» **TO DO**
Every picture is to be removed, and all the data is to be copied exactly.
##### DATA SUPPLIED
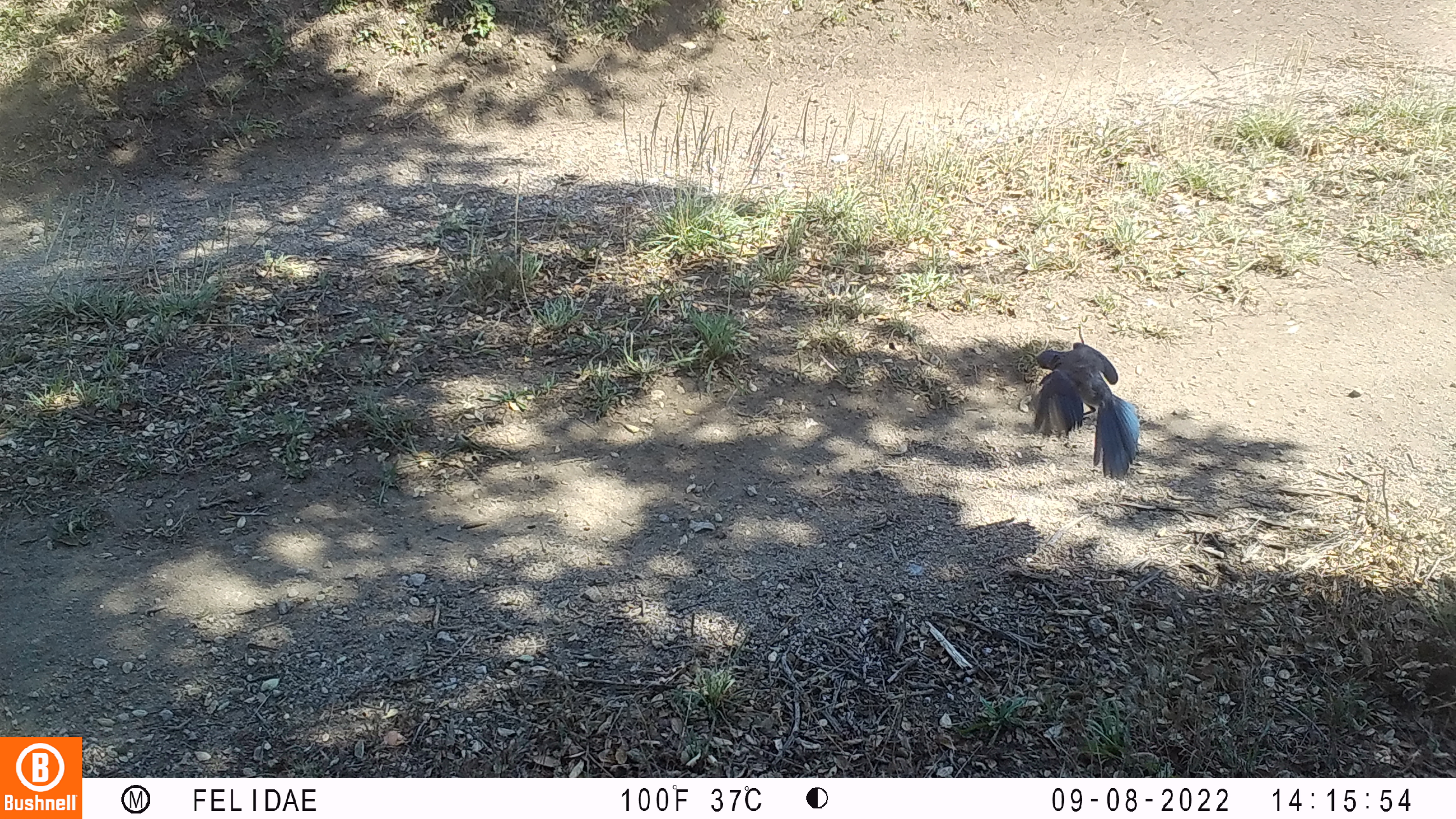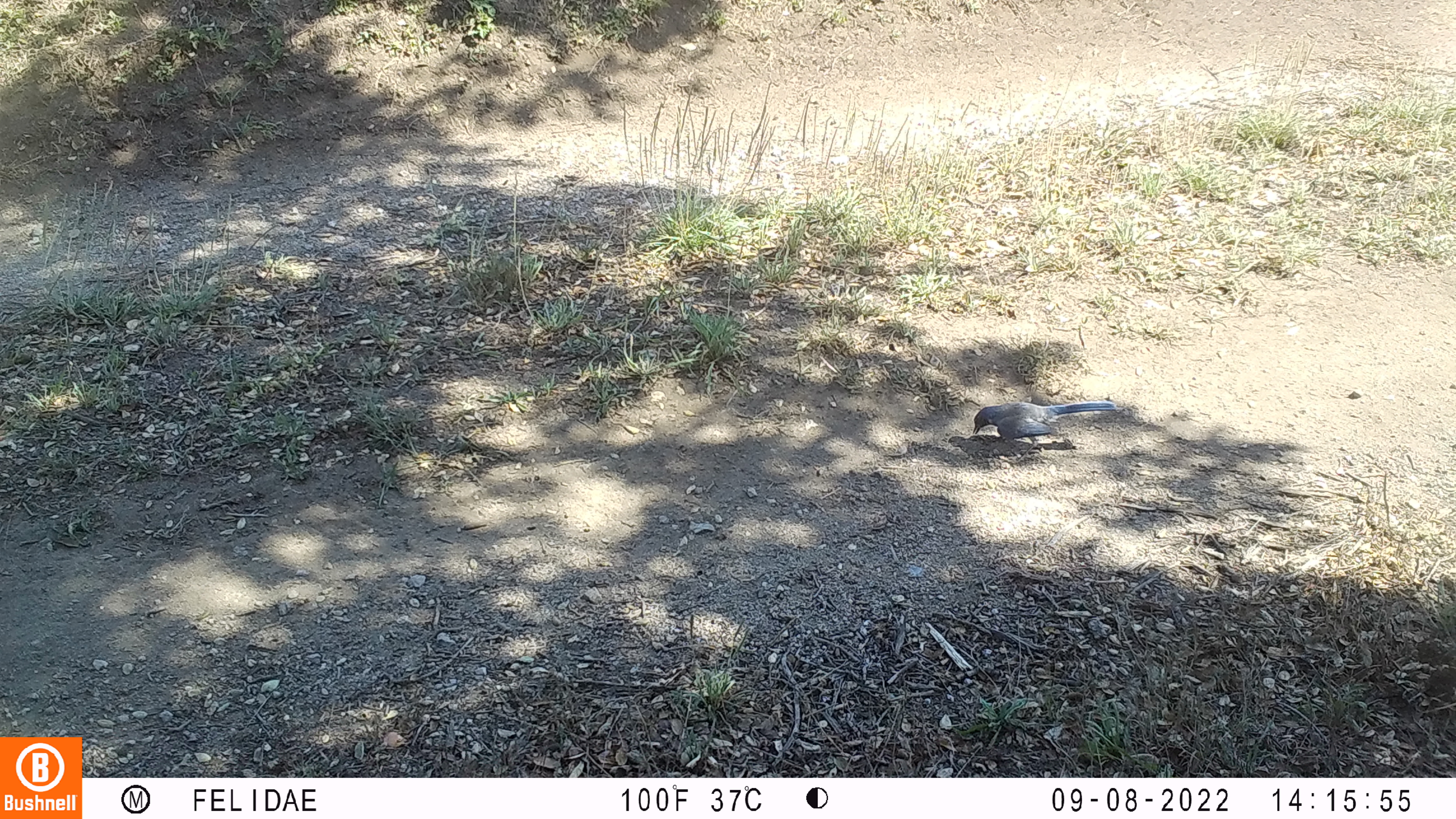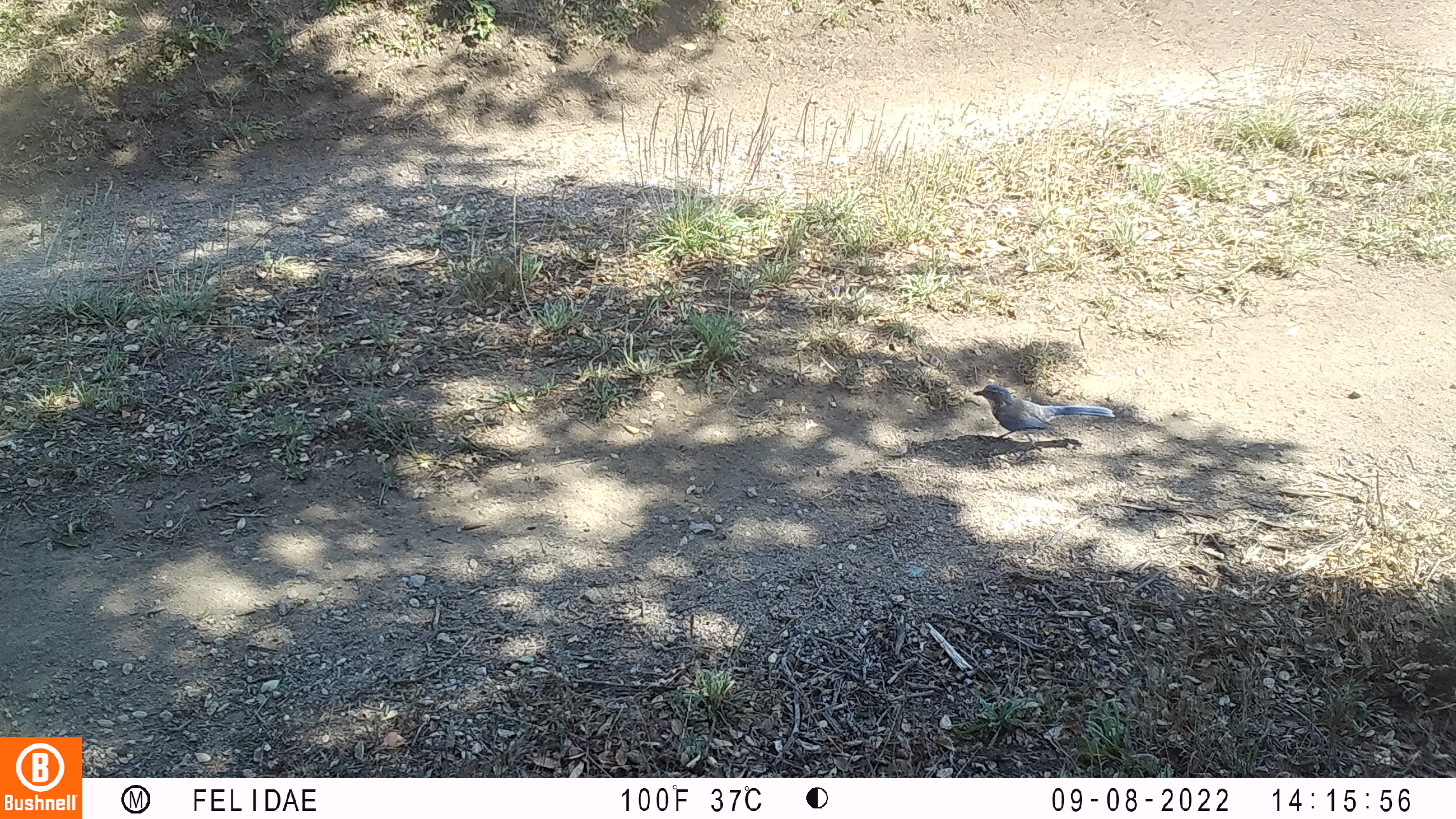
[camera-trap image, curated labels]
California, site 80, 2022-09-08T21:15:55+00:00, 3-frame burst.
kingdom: Animalia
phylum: Chordata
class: Aves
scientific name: Aves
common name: bird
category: unknown bird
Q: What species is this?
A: Unknown bird (bird) (Aves).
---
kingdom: Animalia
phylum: Chordata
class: Aves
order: Passeriformes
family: Corvidae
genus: Aphelocoma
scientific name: Aphelocoma californica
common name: california scrub jay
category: western scrub-jay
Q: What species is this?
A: Western scrub-jay (california scrub jay) (Aphelocoma californica).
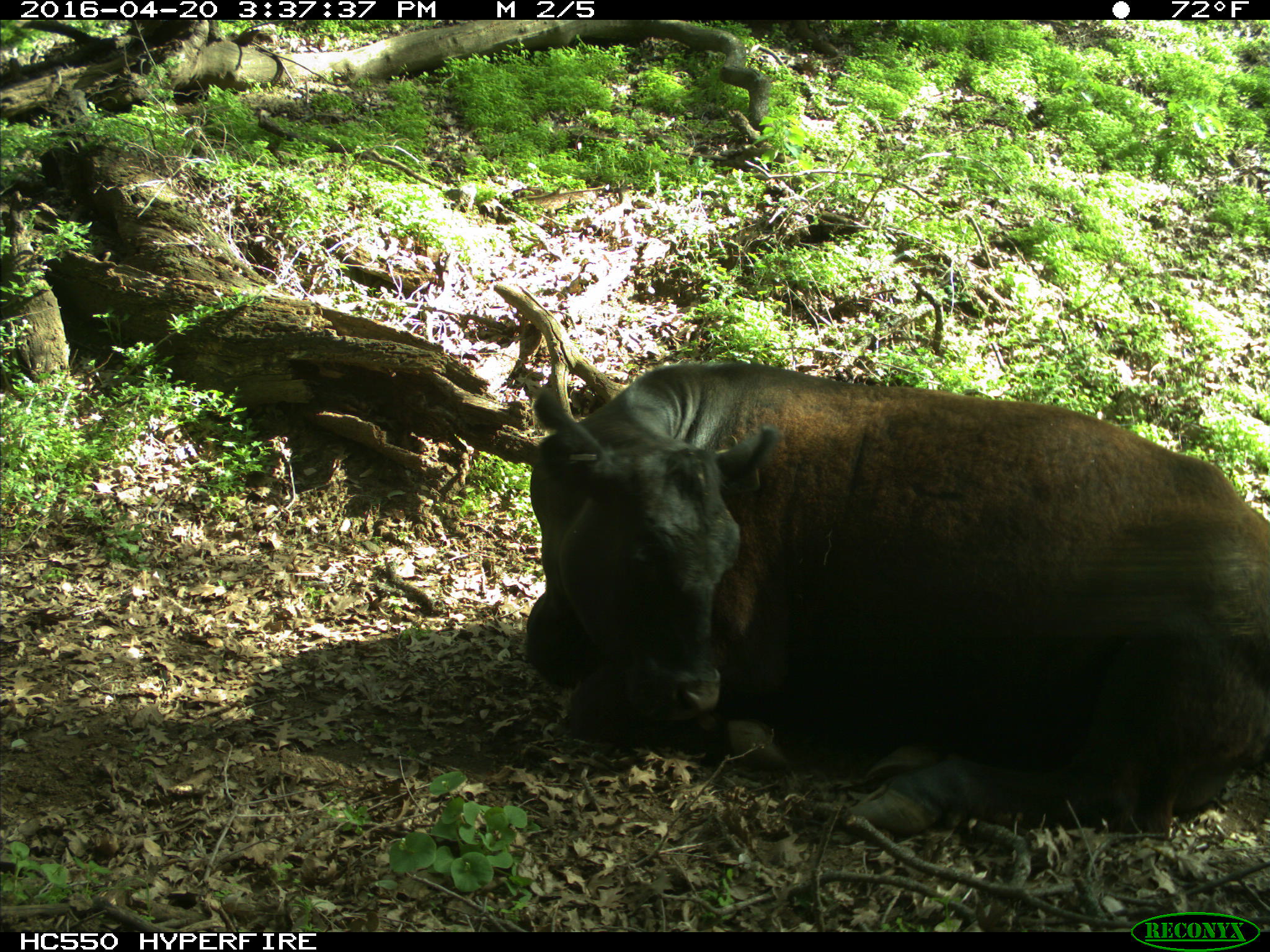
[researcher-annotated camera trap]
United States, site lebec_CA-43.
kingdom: Animalia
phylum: Chordata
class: Mammalia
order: Artiodactyla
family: Bovidae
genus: Bos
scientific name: Bos taurus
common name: domestic cow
Bos taurus (domestic cow).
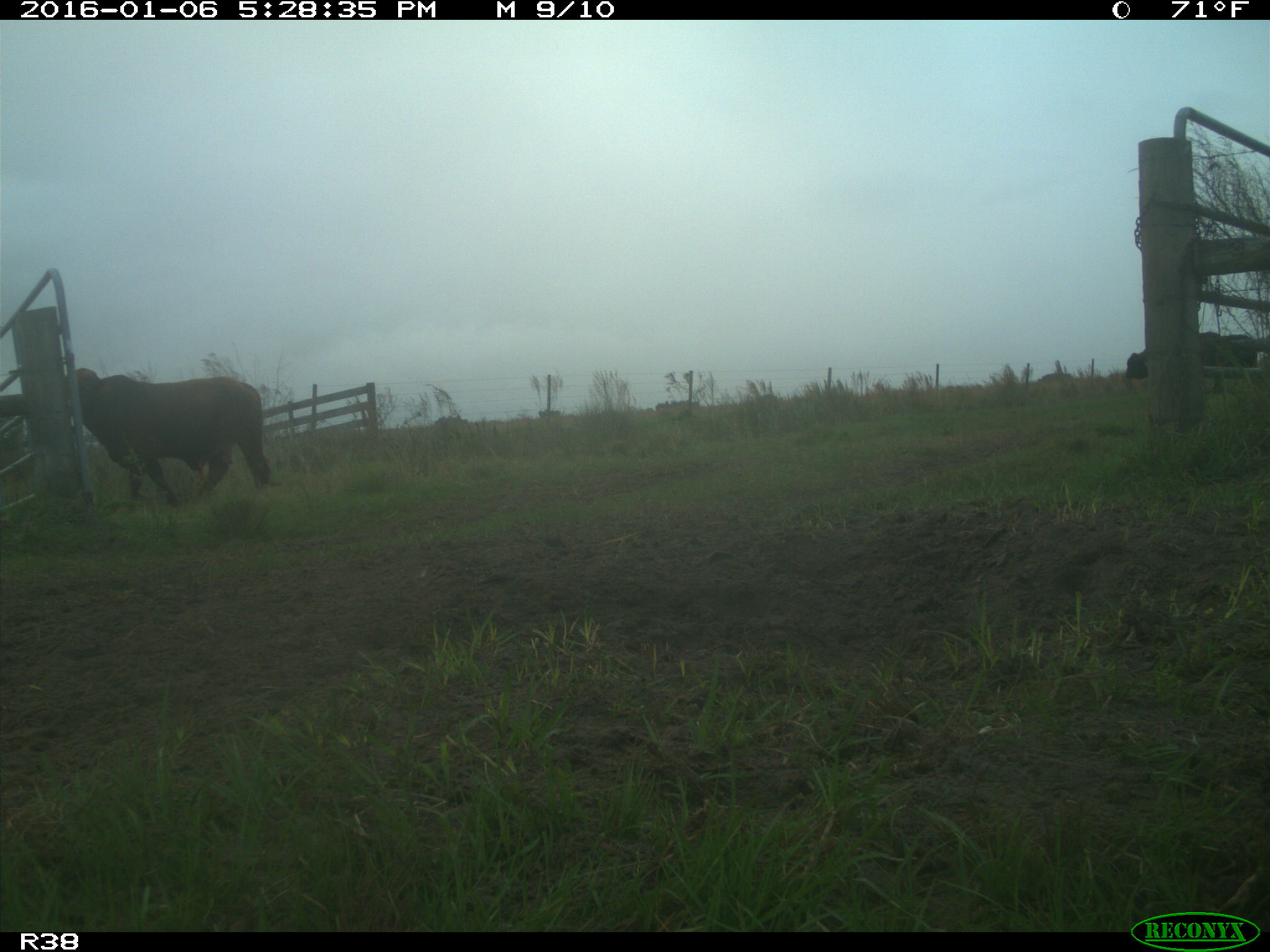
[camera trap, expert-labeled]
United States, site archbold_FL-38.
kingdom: Animalia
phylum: Chordata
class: Mammalia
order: Artiodactyla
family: Bovidae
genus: Bos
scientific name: Bos taurus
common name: domestic cow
##########
» **ANSWER SECTION**
[camera-trap image, curated labels]
California, site 80, 2022-09-08T21:15:55+00:00, 3-frame burst.
kingdom: Animalia
phylum: Chordata
class: Aves
scientific name: Aves
common name: bird
category: unknown bird
Q: What species is this?
A: Unknown bird (bird) (Aves).
---
kingdom: Animalia
phylum: Chordata
class: Aves
order: Passeriformes
family: Corvidae
genus: Aphelocoma
scientific name: Aphelocoma californica
common name: california scrub jay
category: western scrub-jay
Q: What species is this?
A: Western scrub-jay (california scrub jay) (Aphelocoma californica).
[researcher-annotated camera trap]
United States, site lebec_CA-43.
kingdom: Animalia
phylum: Chordata
class: Mammalia
order: Artiodactyla
family: Bovidae
genus: Bos
scientific name: Bos taurus
common name: domestic cow
Bos taurus (domestic cow).
[camera trap, expert-labeled]
United States, site archbold_FL-38.
kingdom: Animalia
phylum: Chordata
class: Mammalia
order: Artiodactyla
family: Bovidae
genus: Bos
scientific name: Bos taurus
common name: domestic cow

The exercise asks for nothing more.